• **WHAT IS EXPECTED**: Rewrite the stretch of material from the line containing "Of the brick" through the line containing "is highest in elevation?", replacing "house window" with "front window" and leaving everything else unchanged. Return only those lines.

• **GIVEN RECORDS**:
------------------------------
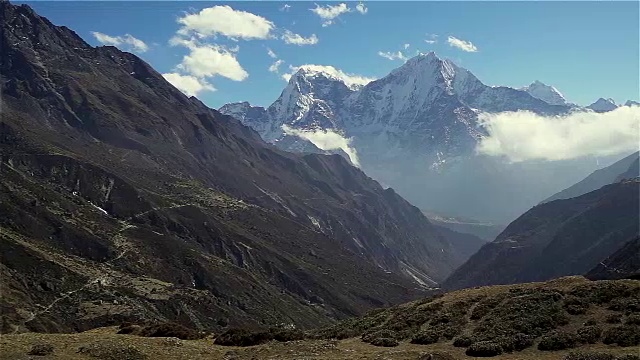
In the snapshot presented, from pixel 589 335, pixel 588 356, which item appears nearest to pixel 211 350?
------------------------------
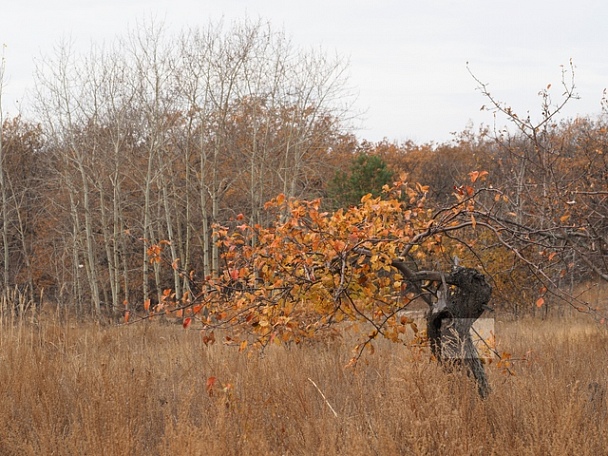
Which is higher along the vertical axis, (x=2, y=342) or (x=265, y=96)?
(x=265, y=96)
------------------------------
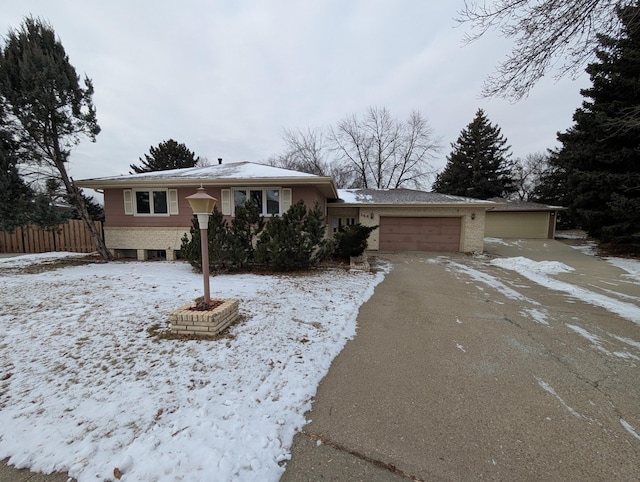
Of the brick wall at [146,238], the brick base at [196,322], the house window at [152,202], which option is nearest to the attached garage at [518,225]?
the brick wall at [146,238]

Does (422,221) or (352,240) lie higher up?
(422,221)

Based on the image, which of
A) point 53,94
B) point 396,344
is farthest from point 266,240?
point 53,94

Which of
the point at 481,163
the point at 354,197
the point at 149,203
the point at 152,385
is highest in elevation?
------------------------------
• **FINISHED TASK**:
Of the brick wall at [146,238], the brick base at [196,322], the front window at [152,202], which option is nearest to the attached garage at [518,225]?
the brick wall at [146,238]

Does (422,221) or (352,240) lie higher up?
(422,221)

Based on the image, which of
A) point 53,94
B) point 396,344
is farthest from point 266,240?
point 53,94

Which of
the point at 481,163
the point at 354,197
the point at 149,203
the point at 152,385
is highest in elevation?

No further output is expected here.